As his involvement grew with the USGA and R&A, he became intricately involved in the inception of the Latin America Amateur in 2015. He doesn't take credit for the idea, but he did retell the story of meeting with Ron Cross, who was with Augusta National then and now works with LIV Golf, and suggesting that the success of the Asia-Pacific Amateur could translate well to Latin America. Wolf put together a document for Cross with facts and figures about golf in his part of the world and was integral in in the LAAC’s formation. The idea of Puerto Rico hosting the event was a fait accompli, and Wolf thinks it would have happened in 2018 if not for the devastation wrought by Hurricane Maria.

That disaster, strangely, strengthened his relationship with the USGA. The PRGA building was destroyed, and financial relief from the USGA was key in rebuilding his organization—and, in turn, restoring golf across Puerto Rico. By 2021, the PRGA had become the 59th Allied Golf Association of the USGA, and the first outside the 50 United States.

Now, Wolf has brought the LAAC to his home shores, and he's eager to talk about all nine Puerto Rican golfers in the field—the largest contingent of any country or territory in this year's tournament. It’s a signifier of the game's growth in Puerto Rico, where 19 courses host the roughly 12,000 golfers on the island, including 5,400 members of the PRGA—a number that has increased by about 300 percent since Wolf took over, thanks in part to initiatives like Golf Para Todos ("golf for all") started in 1998.

2022 Latin American Amateur Championship

Sidney Wolf (center) is joined by Rafael Rovira and Carlos Suarez after Grand Reserve Golf Club was named site of the 2023 Latin America Amateur Championship.

Enrique Berardi/LAAC

And if his love for his island and its golf shines through, the players in this year's LAAC reflect that affection right back. Gustavo Rangel, a 19-year-old from Guaynabo, mentioned the work Wolf has done in building driving ranges and working to create academies on the island. He said that Wolf's support in finding spots in big tournaments helped him become a more confident player, which resulted in a scholarship at Loyola University in Maryland.

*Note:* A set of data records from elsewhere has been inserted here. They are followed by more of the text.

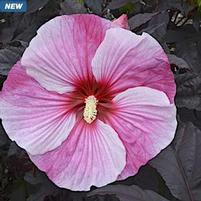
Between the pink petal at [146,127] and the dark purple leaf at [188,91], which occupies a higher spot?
the pink petal at [146,127]

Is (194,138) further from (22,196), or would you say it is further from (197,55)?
(22,196)

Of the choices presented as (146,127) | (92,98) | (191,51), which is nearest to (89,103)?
(92,98)

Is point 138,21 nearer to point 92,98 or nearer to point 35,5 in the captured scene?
point 92,98

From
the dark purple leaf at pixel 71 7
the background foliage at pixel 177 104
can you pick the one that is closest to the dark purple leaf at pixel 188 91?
the background foliage at pixel 177 104

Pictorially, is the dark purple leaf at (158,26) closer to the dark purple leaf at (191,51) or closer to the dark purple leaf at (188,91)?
the dark purple leaf at (188,91)

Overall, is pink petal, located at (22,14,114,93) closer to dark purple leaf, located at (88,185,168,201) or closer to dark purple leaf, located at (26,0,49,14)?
dark purple leaf, located at (88,185,168,201)
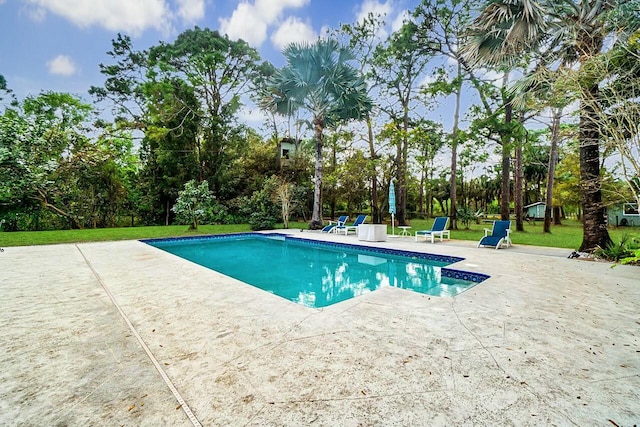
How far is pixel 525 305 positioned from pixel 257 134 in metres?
24.7

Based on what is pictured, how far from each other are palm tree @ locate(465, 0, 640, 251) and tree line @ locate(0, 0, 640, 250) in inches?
1.6

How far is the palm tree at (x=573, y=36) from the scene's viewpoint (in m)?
5.71

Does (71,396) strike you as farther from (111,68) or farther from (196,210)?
(111,68)

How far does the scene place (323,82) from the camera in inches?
542

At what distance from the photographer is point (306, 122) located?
675 inches

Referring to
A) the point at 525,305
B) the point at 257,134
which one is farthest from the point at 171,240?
the point at 257,134

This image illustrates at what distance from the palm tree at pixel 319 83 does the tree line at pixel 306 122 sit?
7 cm


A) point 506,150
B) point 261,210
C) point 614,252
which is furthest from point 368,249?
point 261,210

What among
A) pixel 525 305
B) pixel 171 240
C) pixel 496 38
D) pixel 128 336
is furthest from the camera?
pixel 171 240

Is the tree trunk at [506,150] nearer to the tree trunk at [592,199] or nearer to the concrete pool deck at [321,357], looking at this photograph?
the tree trunk at [592,199]

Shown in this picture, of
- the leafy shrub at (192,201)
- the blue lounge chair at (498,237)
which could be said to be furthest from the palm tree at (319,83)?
the blue lounge chair at (498,237)

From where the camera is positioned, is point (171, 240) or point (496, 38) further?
point (171, 240)

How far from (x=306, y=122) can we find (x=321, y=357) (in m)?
16.4

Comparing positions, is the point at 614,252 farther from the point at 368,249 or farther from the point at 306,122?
the point at 306,122
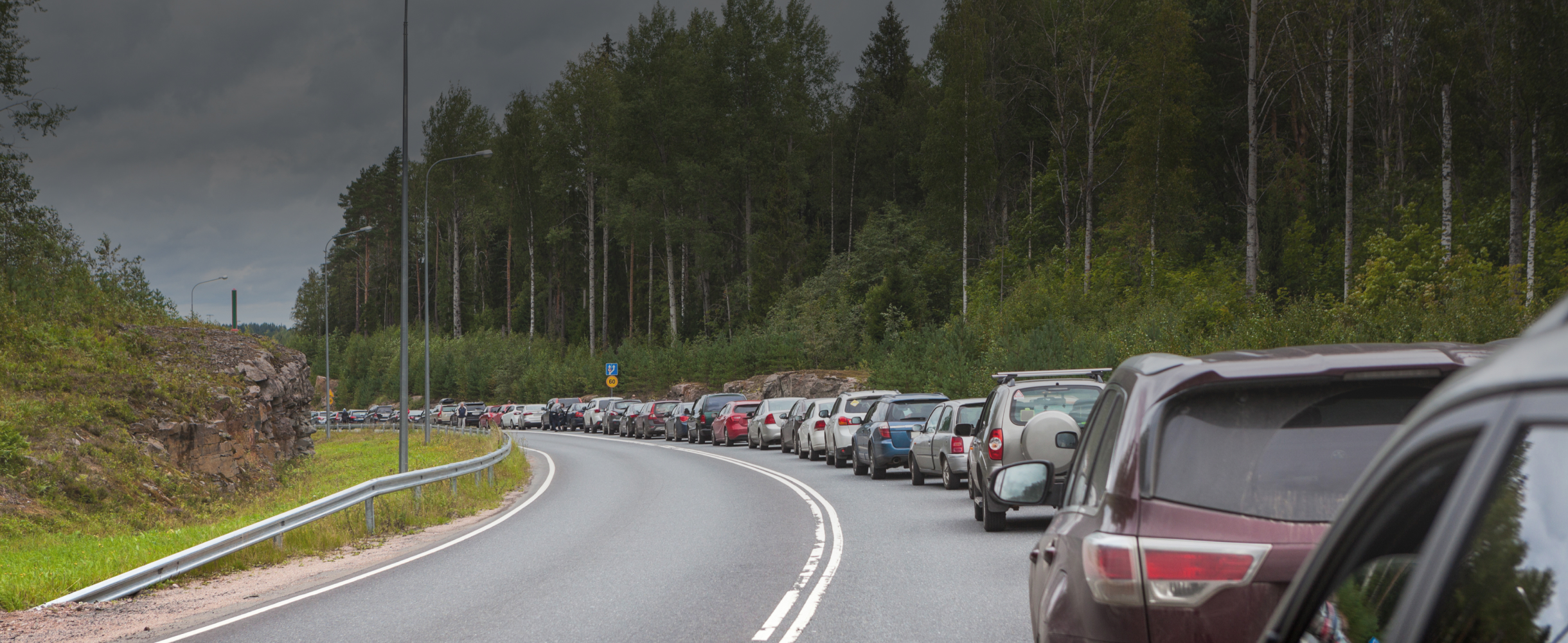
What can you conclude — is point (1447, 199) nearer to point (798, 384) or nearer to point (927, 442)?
point (927, 442)

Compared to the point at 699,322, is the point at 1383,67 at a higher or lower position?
higher

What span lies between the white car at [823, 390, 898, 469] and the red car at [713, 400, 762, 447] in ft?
39.9

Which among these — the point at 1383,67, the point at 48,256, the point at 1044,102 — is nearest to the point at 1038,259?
the point at 1044,102

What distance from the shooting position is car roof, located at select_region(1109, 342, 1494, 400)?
330cm

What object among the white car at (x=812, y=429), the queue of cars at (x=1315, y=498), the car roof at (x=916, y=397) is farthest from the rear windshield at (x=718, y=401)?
the queue of cars at (x=1315, y=498)

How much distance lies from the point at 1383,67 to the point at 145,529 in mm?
40685

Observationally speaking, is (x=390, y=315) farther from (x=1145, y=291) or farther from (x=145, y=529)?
(x=145, y=529)

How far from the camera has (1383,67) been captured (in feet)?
139

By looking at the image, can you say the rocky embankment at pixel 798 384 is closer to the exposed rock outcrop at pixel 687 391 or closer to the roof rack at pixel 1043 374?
the exposed rock outcrop at pixel 687 391

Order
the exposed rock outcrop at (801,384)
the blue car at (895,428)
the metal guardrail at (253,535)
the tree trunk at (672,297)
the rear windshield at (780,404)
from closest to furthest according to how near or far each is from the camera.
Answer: the metal guardrail at (253,535)
the blue car at (895,428)
the rear windshield at (780,404)
the exposed rock outcrop at (801,384)
the tree trunk at (672,297)

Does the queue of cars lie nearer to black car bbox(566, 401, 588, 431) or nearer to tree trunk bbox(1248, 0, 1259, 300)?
tree trunk bbox(1248, 0, 1259, 300)

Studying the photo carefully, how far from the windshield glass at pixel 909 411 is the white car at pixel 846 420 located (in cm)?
293

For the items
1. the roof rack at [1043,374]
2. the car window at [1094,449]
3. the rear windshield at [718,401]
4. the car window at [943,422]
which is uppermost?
the car window at [1094,449]

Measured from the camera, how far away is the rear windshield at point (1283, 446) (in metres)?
3.26
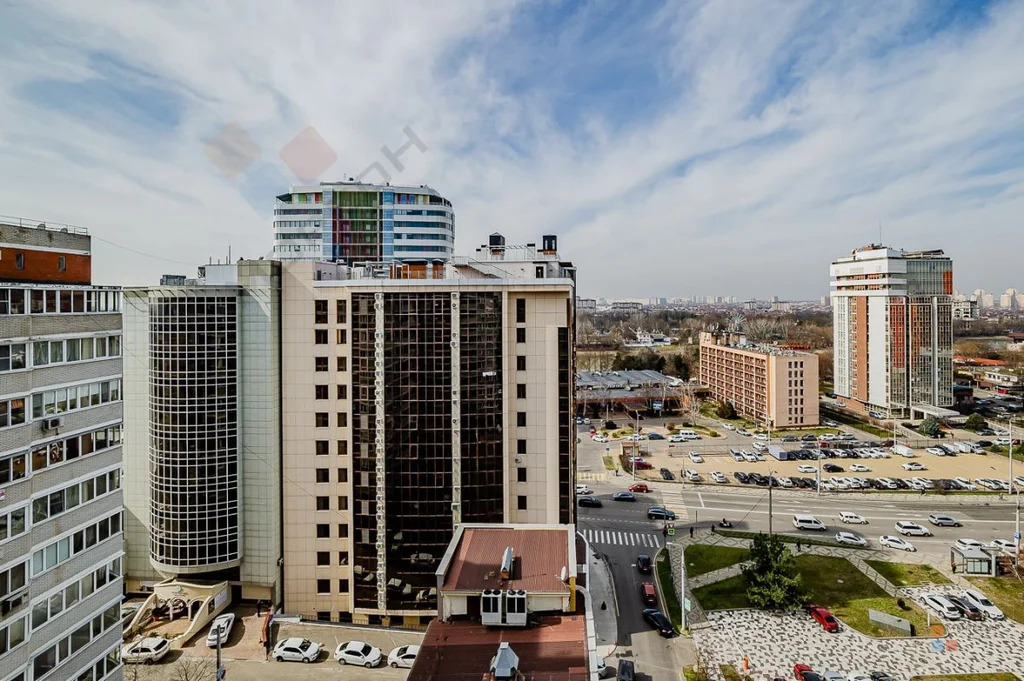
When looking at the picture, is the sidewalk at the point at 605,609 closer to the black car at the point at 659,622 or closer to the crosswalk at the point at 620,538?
the black car at the point at 659,622

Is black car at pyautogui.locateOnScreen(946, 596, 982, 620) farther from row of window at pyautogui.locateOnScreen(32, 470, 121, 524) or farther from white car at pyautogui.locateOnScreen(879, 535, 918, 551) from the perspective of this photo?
row of window at pyautogui.locateOnScreen(32, 470, 121, 524)

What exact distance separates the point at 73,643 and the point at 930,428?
76816 mm

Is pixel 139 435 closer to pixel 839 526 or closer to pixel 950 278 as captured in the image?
pixel 839 526

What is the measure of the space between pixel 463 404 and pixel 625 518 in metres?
22.5

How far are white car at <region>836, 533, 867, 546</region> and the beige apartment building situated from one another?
33.5 metres

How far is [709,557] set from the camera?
36625 mm

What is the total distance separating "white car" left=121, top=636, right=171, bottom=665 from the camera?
82.5 feet

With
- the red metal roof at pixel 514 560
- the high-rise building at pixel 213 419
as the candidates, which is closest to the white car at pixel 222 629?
the high-rise building at pixel 213 419

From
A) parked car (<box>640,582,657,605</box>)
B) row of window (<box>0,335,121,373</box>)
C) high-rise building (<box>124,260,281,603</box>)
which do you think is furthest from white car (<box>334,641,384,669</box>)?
row of window (<box>0,335,121,373</box>)

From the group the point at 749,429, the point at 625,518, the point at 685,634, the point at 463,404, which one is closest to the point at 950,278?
the point at 749,429

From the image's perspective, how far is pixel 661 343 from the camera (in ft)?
527

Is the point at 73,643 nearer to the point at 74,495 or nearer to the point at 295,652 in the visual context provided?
the point at 74,495

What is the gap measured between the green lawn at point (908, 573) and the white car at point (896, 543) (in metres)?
2.60

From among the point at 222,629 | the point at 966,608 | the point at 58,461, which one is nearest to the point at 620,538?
the point at 966,608
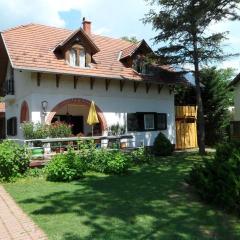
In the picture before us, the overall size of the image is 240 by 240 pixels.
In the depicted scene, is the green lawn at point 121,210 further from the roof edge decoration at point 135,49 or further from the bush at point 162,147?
the roof edge decoration at point 135,49

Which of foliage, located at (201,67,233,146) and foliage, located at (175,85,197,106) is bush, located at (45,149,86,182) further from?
foliage, located at (201,67,233,146)

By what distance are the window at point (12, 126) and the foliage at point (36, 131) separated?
210 inches

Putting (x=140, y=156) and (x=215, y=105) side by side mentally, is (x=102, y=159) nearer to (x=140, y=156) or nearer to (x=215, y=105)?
(x=140, y=156)

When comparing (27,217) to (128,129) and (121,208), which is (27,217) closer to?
(121,208)

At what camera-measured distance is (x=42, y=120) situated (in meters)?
20.1

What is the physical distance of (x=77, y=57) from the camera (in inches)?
842

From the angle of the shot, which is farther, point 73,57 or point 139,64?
point 139,64

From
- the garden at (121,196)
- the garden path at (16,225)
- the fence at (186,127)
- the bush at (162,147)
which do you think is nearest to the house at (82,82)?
the fence at (186,127)

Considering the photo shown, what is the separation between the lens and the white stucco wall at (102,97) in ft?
66.3

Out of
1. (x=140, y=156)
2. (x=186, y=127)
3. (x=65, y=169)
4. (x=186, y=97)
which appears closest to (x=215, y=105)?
(x=186, y=97)

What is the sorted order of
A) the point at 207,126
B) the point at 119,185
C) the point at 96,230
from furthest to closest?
the point at 207,126 < the point at 119,185 < the point at 96,230

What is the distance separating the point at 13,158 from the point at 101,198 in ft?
15.5

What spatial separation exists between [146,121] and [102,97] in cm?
348

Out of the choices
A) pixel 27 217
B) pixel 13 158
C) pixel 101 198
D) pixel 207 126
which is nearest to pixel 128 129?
pixel 207 126
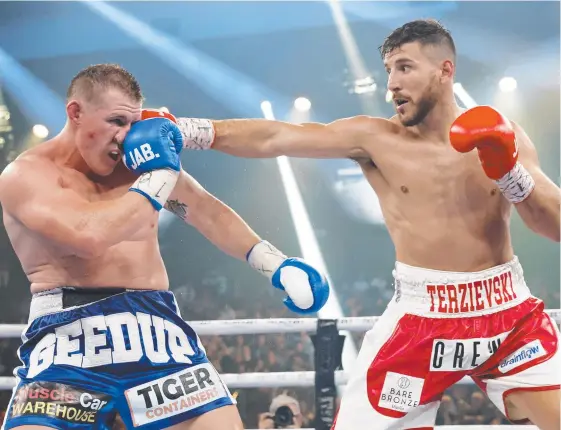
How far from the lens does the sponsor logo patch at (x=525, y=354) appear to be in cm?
191

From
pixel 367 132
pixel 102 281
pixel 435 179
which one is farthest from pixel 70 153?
pixel 435 179

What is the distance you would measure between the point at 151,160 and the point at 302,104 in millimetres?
4825

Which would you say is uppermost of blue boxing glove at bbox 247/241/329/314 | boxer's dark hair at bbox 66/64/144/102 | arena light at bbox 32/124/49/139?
arena light at bbox 32/124/49/139

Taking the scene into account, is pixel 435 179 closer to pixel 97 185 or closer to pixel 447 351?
pixel 447 351

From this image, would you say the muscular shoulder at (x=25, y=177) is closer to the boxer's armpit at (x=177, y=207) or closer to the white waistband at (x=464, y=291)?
the boxer's armpit at (x=177, y=207)

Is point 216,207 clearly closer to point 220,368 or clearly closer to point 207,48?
point 220,368

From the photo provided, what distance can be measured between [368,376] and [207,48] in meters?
4.96

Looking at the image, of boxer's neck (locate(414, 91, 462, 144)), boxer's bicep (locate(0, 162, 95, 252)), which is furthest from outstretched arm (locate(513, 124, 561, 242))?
boxer's bicep (locate(0, 162, 95, 252))

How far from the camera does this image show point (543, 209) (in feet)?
6.19

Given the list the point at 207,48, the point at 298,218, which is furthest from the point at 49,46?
the point at 298,218

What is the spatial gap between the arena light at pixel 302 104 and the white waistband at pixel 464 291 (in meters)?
4.59

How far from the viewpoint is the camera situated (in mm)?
3217

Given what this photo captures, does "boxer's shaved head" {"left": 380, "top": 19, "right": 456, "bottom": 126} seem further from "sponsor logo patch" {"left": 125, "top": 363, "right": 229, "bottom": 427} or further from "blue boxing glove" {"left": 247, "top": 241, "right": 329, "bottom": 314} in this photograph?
"sponsor logo patch" {"left": 125, "top": 363, "right": 229, "bottom": 427}

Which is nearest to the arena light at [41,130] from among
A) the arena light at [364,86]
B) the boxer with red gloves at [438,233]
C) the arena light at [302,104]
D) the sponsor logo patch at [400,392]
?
the arena light at [302,104]
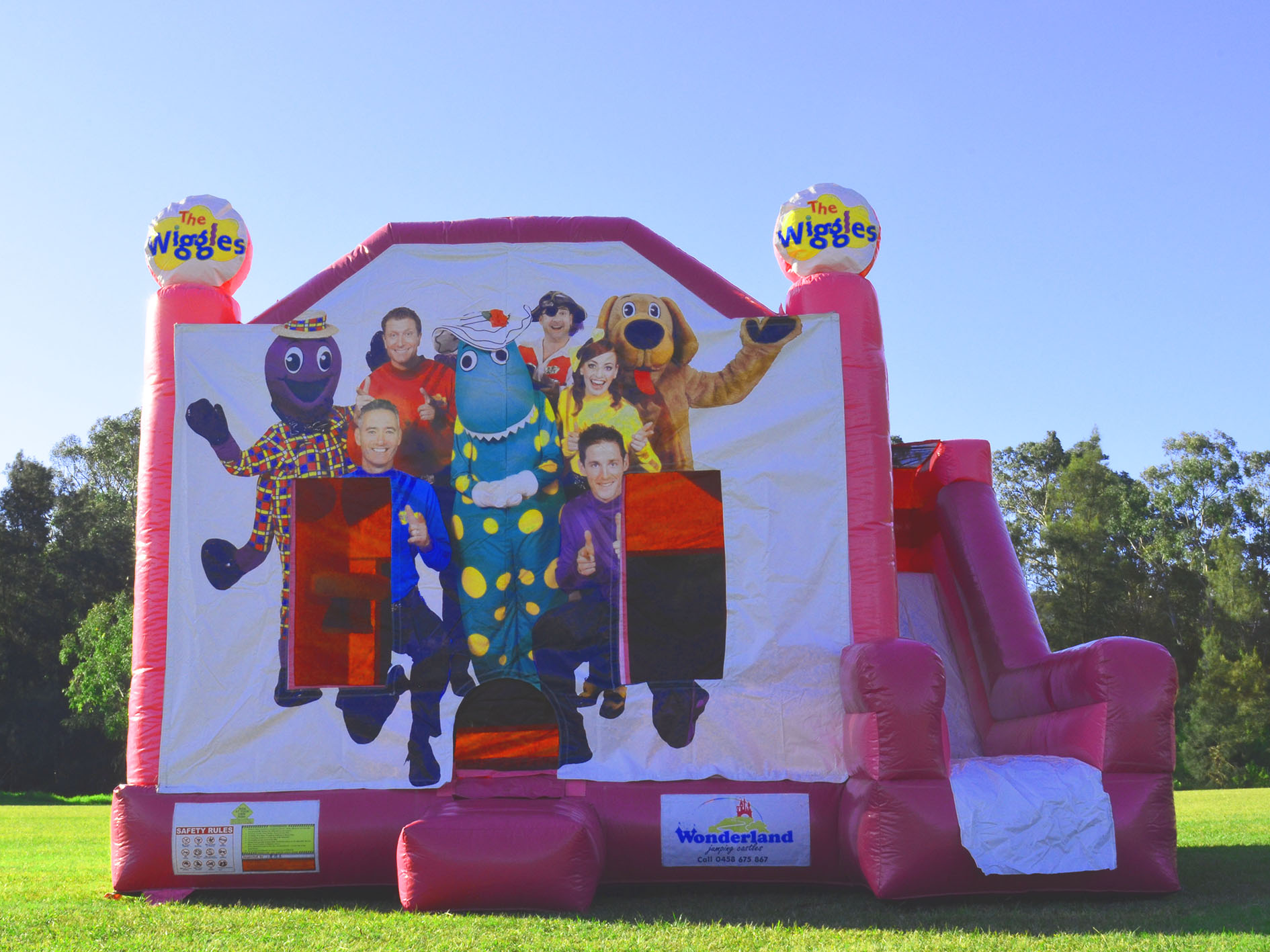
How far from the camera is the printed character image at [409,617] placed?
556cm

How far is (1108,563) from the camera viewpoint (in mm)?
24828

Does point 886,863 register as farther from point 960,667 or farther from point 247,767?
point 247,767

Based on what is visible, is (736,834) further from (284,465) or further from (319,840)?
(284,465)

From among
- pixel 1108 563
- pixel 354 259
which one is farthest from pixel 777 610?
pixel 1108 563

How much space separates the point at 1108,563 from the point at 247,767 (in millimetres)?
22706

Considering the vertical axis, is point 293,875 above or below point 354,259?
below

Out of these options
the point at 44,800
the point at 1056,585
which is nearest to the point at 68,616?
the point at 44,800

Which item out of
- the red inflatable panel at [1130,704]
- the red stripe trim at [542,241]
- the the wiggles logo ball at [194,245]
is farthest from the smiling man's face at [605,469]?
the red inflatable panel at [1130,704]

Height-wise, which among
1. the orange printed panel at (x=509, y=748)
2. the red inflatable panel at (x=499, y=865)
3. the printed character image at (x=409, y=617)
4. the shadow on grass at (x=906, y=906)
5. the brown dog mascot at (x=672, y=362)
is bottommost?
the shadow on grass at (x=906, y=906)

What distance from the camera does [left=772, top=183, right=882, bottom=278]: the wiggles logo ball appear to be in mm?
6047

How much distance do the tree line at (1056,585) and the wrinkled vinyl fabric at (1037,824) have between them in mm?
17760

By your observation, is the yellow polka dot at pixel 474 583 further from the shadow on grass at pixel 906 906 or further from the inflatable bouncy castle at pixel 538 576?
the shadow on grass at pixel 906 906

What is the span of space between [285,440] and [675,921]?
9.97 ft

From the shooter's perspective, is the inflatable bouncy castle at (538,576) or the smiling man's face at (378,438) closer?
the inflatable bouncy castle at (538,576)
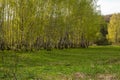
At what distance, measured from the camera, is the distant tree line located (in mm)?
52638

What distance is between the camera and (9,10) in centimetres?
5600

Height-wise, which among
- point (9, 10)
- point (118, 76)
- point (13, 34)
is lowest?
point (118, 76)

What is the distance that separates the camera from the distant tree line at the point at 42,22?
173 ft

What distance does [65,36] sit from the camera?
7081 centimetres

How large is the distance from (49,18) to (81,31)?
72.3ft

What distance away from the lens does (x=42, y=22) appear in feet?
184

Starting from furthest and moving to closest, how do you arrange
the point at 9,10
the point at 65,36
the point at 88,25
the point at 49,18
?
the point at 88,25
the point at 65,36
the point at 49,18
the point at 9,10

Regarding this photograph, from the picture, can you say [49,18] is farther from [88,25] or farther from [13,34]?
[88,25]

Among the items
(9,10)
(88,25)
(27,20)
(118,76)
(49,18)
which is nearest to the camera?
(118,76)

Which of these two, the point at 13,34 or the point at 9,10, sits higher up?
the point at 9,10

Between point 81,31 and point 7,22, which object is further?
point 81,31

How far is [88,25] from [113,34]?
40012 mm

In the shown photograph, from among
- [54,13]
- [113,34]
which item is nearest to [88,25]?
[54,13]

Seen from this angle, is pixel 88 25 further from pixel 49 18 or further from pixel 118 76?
pixel 118 76
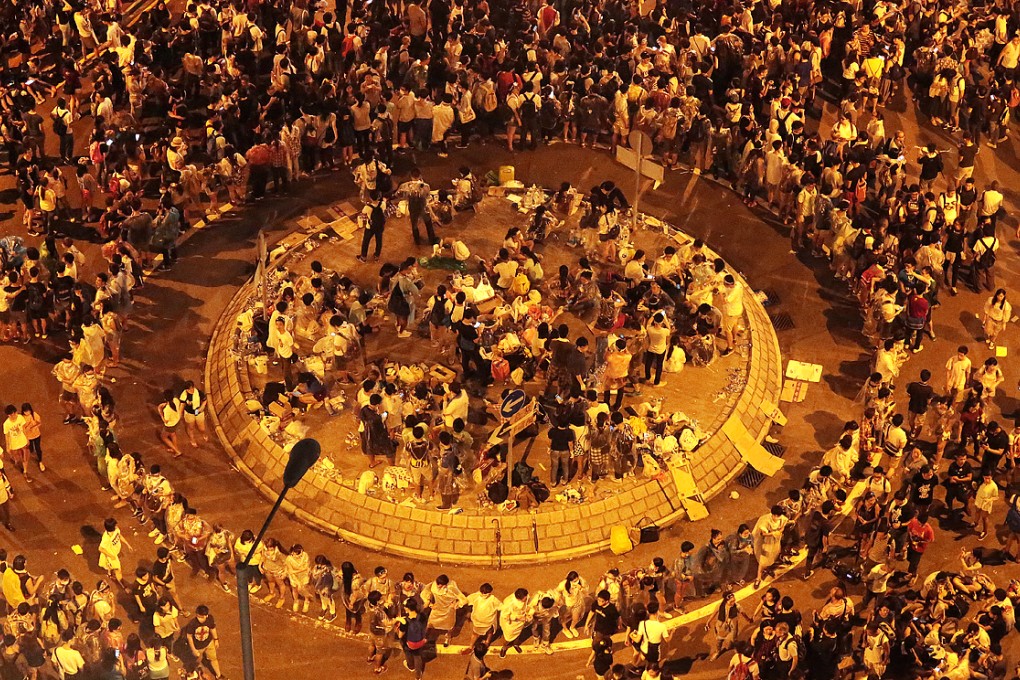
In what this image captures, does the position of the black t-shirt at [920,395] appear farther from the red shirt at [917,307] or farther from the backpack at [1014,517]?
the backpack at [1014,517]

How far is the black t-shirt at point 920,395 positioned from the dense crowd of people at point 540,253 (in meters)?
0.08

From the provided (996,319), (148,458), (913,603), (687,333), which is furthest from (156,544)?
(996,319)

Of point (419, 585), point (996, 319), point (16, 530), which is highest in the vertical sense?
point (996, 319)

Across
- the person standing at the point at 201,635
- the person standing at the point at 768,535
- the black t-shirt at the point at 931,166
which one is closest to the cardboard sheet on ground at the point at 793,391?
the person standing at the point at 768,535

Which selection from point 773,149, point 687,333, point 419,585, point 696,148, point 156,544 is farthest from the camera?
point 696,148

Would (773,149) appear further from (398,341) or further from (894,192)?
(398,341)

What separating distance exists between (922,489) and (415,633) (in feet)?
33.5

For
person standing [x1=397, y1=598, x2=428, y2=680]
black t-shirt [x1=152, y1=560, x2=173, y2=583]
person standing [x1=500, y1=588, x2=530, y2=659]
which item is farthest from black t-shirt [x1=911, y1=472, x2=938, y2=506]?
black t-shirt [x1=152, y1=560, x2=173, y2=583]

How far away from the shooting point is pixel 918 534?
29.0 meters

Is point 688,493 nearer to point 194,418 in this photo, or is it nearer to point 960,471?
point 960,471

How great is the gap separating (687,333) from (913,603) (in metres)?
8.20

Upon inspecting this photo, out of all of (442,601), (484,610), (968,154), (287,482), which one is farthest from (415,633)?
(968,154)

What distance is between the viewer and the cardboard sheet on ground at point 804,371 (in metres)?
34.1

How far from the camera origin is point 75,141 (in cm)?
4125
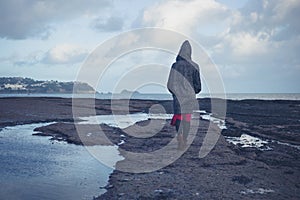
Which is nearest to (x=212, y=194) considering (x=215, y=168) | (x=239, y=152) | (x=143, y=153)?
(x=215, y=168)

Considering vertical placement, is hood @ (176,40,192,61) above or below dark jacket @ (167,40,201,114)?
above

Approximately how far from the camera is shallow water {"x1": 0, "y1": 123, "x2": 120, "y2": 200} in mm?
5684

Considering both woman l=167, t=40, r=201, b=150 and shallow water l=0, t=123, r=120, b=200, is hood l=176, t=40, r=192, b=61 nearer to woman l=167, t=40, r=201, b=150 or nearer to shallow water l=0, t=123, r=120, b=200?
woman l=167, t=40, r=201, b=150

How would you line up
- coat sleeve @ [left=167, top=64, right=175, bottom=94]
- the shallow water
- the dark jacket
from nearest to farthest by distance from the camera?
1. the shallow water
2. the dark jacket
3. coat sleeve @ [left=167, top=64, right=175, bottom=94]

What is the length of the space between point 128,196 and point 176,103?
14.8 ft

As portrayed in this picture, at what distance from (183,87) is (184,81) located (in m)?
0.18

Ian Aldarondo Hernandez, a San Juan native who is completing his college career this season at Embry-Riddle Aeronautical University in Daytona Beach, FL, echoed Rangel's gratitude.

"Sidney Wolf is just a key part of our organization," Hernandez said. "Yeah, he's the president, but his influences, his connections, his knowledge of the game and his love for the golf in Puerto Rico is just outstanding and his support me and to every junior growing up and now playing as amateurs around the world, he's very helpful and the PRGA without him wouldn't be the same, and we probably wouldn't have this event here because of him and how much he loves this game and how much he supports golf in Puerto Rico."